Content has captions but ccextractor can't find them: format issue; investigate; may need to re-encode source with explicit caption preservation.
Captions exist but are corrupted: extracted captions may be partial or malformed. Decide policy: best-effort acceptable, or require complete captions?
Multiple caption sources (e.g., embedded SEI + sidecar SCC files): pipeline must decide which to use. Embedded SEI is most common; sidecars are sometimes more authoritative.
For pipeline robustness, handle each error mode explicitly. Default behavior should be "produce output without captions if extraction fails" rather than "fail the whole pipeline."
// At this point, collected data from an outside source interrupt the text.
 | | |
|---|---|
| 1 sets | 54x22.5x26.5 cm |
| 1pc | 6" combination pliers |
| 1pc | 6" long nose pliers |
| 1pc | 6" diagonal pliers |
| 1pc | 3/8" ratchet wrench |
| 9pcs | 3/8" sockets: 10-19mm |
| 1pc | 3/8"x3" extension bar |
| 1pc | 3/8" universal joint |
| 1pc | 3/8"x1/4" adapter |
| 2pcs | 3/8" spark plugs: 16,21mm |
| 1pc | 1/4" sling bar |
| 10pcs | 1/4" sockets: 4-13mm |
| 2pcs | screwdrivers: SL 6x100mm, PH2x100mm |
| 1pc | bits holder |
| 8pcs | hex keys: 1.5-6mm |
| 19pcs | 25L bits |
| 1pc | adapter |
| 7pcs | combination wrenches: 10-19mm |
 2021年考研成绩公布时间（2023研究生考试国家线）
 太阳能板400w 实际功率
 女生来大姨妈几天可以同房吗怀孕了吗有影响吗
What MpegFlow does with caption conversion
MpegFlow's DAG runtime expresses caption extraction as a discrete stage within the broader workflow. The partitioner places the extraction stage on a CcextractorExecutor worker (one of three first-party StageExecutor implementations alongside FfmpegExecutor and FfprobeExecutor); the proto executor field on the stage tells the ExecutorRegistry which binary to dispatch. Per-workflow configuration selects which CEA-708 services to extract; per-stage retry handles transient failures.
For pipelines producing both HLS and DASH delivery, the caption-conversion downstream stage emits WebVTT (HLS) and IMSC/TTML (DASH) from the same extracted source. Cross-stage data flow wires the ccextractor stage output into the packaging stage's caption inputs; sibling cancellation propagates across rendition stages so a fatal extraction failure doesn't waste compute on dependent encodes.
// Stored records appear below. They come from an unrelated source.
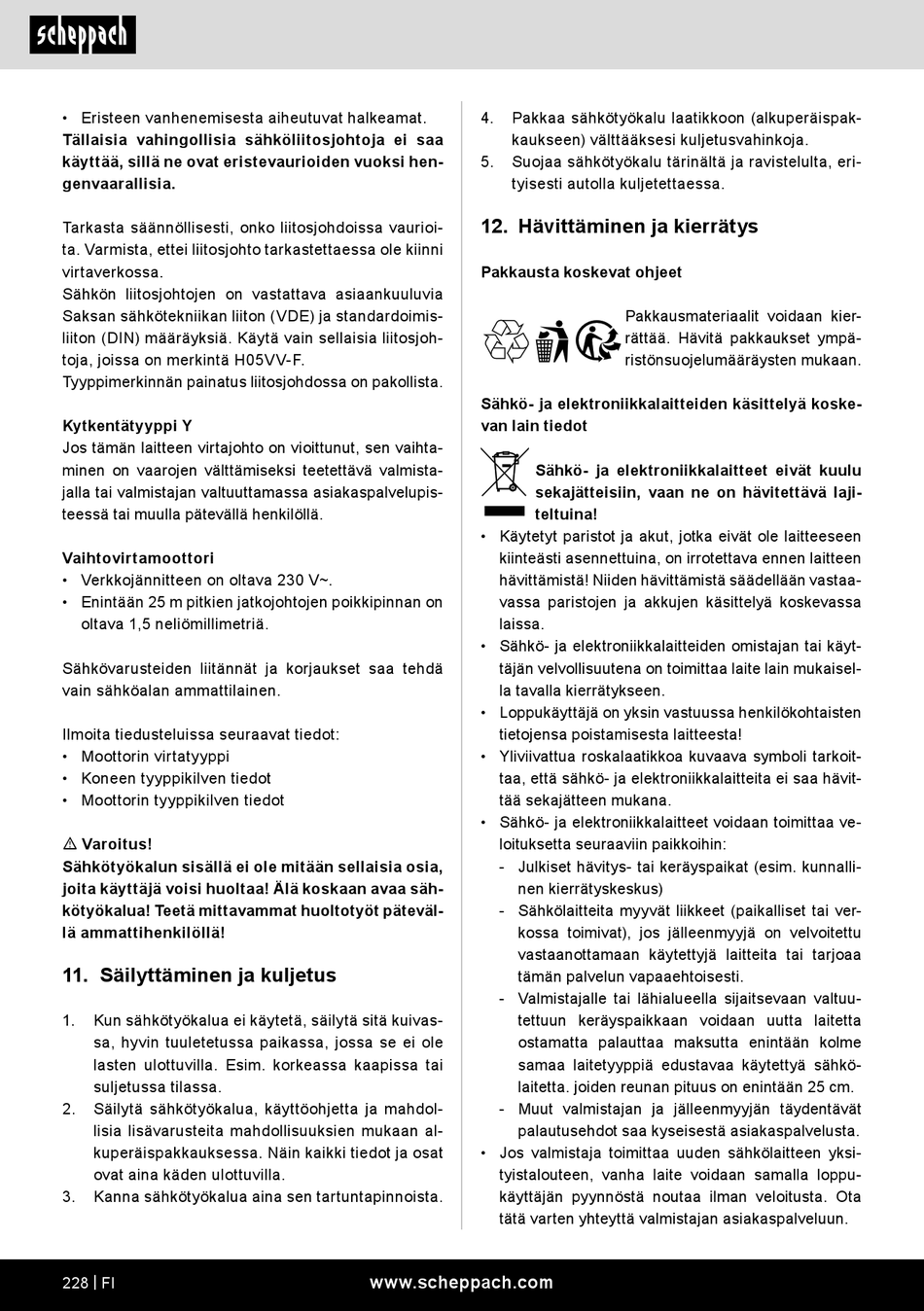 scheppach

• Eristeen vanhenemisesta aiheutuvat halkeamat.
Tällaisia vahingollisia sähköliitosjohtoja ei saa käyttää, sillä ne ovat eristevaurioiden vuoksi hengenvaarallisia.

Tarkasta säännöllisesti, onko liitosjohdoissa vaurioita. Varmista, ettei liitosjohto tarkastettaessa ole kiinni virtaverkossa.
Sähkön liitosjohtojen on vastattava asiaankuuluvia Saksan sähkötekniikan liiton (VDE) ja standardoimisliiton (DIN) määräyksiä. Käytä vain sellaisia liitosjohtoja, joissa on merkintä H05VV-F.
Tyyppimerkinnän painatus liitosjohdossa on pakollista.

Kytkentätyyppi Y
Jos tämän laitteen virtajohto on vioittunut, sen vaihtaminen on vaarojen välttämiseksi teetettävä valmistajalla tai valmistajan valtuuttamassa asiakaspalvelupisteessä tai muulla pätevällä henkilöllä.

Vaihtovirtamoottori
• Verkkojännitteen on oltava 230 V~.
• Enintään 25 m pitkien jatkojohtojen poikkipinnan on oltava 1,5 neliömillimetriä.

Sähkövarusteiden liitännät ja korjaukset saa tehdä vain sähköalan ammattilainen.

Ilmoita tiedusteluissa seuraavat tiedot:
• Moottorin virtatyyppi
• Koneen tyyppikilven tiedot
• Moottorin tyyppikilven tiedot

⚠ Varoitus!
Sähkötyökalun sisällä ei ole mitään sellaisia osia, joita käyttäjä voisi huoltaa! Älä koskaan avaa sähkötyökalua! Teetä mittavammat huoltotyöt pätevällä ammattihenkilöllä!

11. Säilyttäminen ja kuljetus

1. Kun sähkötyökalua ei käytetä, säilytä sitä kuivassa, hyvin tuuletetussa paikassa, jossa se ei ole lasten ulottuvilla. Esim. korkeassa kaapissa tai suljetussa tilassa.
2. Säilytä sähkötyökalua, käyttöohjetta ja mahdollisia lisävarusteita mahdollisuuksien mukaan alkuperäispakkauksessa. Näin kaikki tiedot ja osat ovat aina käden ulottuvilla.
3. Kanna sähkötyökalua aina sen tartuntapinnoista.
4. Pakkaa sähkötyökalu laatikkoon (alkuperäispakkaukseen) välttääksesi kuljetusvahinkoja.
5. Suojaa sähkötyökalu tärinältä ja ravistelulta, erityisesti autolla kuljetettaessa.

12. Hävittäminen ja kierrätys

Pakkausta koskevat ohjeet

Pakkausmateriaalit voidaan kierrättää. Hävitä pakkaukset ympäristönsuojelumääräysten mukaan.

Sähkö- ja elektroniikkalaitteiden käsittelyä koskevan lain tiedot

Sähkö- ja elektroniikkalaitteet eivät kuulu sekajätteisiin, vaan ne on hävitettävä lajiteltuina!
• Käytetyt paristot ja akut, jotka eivät ole laitteeseen kiinteästi asennettuina, on irrotettava ennen laitteen hävittämistä! Niiden hävittämistä säädellään vastaavassa paristojen ja akkujen käsittelyä koskevassa laissa.
• Sähkö- ja elektroniikkalaitteiden omistajan tai käyttäjän velvollisuutena on toimittaa laite lain mukaisella tavalla kierrätykseen.
• Loppukäyttäjä on yksin vastuussa henkilökohtaisten tietojensa poistamisesta laitteesta!
• Yliviivattua roskalaatikkoa kuvaava symboli tarkoittaa, että sähkö- ja elektroniikkalaitteita ei saa hävittää sekajätteen mukana.
• Sähkö- ja elektroniikkalaitteet voidaan toimittaa veloituksetta seuraaviin paikkoihin:
- Julkiset hävitys- tai keräyspaikat (esim. kunnallinen kierrätyskeskus)
- Sähkölaitteita myyvät liikkeet (paikalliset tai verkossa toimivat), jos jälleenmyyjä on velvoitettu vastaanottamaan käytettyjä laitteita tai tarjoaa tämän palvelun vapaaehtoisesti.
- Valmistajalle tai lähialueella sijaitsevaan valtuutettuun keräyspaikkaan voidaan uutta laitetta ostamatta palauttaa maksutta enintään kolme samaa laitetyyppiä edustavaa käytettyä sähkölaitetta. joiden reunan pituus on enintään 25 cm.
- Muut valmistajan ja jälleenmyyjän täydentävät palautusehdot saa kyseisestä asiakaspalvelusta.
• Jos valmistaja toimittaa uuden sähkölaitteen yksityistalouteen, vanha laite voidaan samalla loppukäyttäjän pyynnöstä noutaa ilman veloitusta. Ota tätä varten yhteyttä valmistajan asiakaspalveluun.

228 | FI www.scheppach.com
Caption timing is preserved end-to-end via timestamp-preservation discipline at each stage boundary. X-TIMESTAMP-MAP control is not currently a customer-facing knob — the value is whatever the underlying tool emits for the source's PTS. Operators who need a specific X-TIMESTAMP-MAP behavior for a player target run a post-conversion adjustment in their own tooling; native pipeline-level X-TIMESTAMP-MAP control is on the backlog.
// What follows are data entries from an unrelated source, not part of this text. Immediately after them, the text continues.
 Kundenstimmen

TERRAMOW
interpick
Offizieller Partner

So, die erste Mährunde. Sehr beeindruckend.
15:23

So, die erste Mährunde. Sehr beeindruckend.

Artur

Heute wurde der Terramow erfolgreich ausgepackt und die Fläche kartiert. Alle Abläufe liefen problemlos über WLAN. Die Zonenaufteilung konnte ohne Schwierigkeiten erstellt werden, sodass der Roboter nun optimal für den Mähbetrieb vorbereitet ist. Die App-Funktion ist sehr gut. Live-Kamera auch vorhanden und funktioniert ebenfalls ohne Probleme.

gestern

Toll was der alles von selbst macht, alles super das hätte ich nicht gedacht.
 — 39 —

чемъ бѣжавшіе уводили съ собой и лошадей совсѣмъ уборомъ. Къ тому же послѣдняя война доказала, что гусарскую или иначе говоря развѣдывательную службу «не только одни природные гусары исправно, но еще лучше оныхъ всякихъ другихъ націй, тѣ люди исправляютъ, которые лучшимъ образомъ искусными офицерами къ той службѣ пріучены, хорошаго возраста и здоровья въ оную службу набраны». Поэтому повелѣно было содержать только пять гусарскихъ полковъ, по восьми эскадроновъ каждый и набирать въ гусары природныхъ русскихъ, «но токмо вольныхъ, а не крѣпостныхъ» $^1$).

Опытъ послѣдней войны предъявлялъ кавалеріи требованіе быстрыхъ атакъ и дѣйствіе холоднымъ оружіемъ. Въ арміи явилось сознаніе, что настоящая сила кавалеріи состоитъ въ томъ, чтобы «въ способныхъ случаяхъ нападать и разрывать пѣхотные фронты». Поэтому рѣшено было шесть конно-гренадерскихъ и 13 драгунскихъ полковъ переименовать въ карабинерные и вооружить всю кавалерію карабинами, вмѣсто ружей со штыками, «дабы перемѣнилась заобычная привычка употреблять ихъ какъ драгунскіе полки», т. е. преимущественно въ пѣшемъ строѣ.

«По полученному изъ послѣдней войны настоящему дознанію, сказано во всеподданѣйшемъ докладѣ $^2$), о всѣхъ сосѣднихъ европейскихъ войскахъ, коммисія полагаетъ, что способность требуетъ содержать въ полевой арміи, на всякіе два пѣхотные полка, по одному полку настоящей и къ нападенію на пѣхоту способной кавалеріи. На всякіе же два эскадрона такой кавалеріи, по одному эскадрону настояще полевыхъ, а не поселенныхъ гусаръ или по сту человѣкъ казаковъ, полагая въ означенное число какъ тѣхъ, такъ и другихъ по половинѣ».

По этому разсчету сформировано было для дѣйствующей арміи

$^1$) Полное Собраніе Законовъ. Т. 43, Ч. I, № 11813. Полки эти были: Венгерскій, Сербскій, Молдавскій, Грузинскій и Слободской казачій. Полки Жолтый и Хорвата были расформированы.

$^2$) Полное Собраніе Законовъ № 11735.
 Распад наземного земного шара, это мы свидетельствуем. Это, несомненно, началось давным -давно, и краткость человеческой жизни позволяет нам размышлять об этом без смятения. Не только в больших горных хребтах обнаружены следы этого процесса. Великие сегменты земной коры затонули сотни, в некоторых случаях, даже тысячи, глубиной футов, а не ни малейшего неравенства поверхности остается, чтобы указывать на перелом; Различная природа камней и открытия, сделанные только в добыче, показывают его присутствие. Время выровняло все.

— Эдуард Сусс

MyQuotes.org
The strict-broker security model handles caption conversion the same as any pipeline stage — workers carry zero ambient credentials and receive content access via short-lived presigned URLs scoped per stage, run extraction, emit caption files, and dispose of access on completion.
For customers ingesting broadcast content for streaming distribution, caption conversion is a standard early-pipeline stage. We help customers verify caption quality during onboarding; sometimes broadcast captions need supplemental editorial cleanup before streaming.
The general guidance: ccextractor is the open-source standard for CEA-608/708 to streaming-format conversion. Use it; don't reinvent. The mechanical conversion is solved; the editorial decisions (which services, how to handle roll-up, what timing offsets) are pipeline-specific. Get the pipeline integration right; the conversion itself is reliable.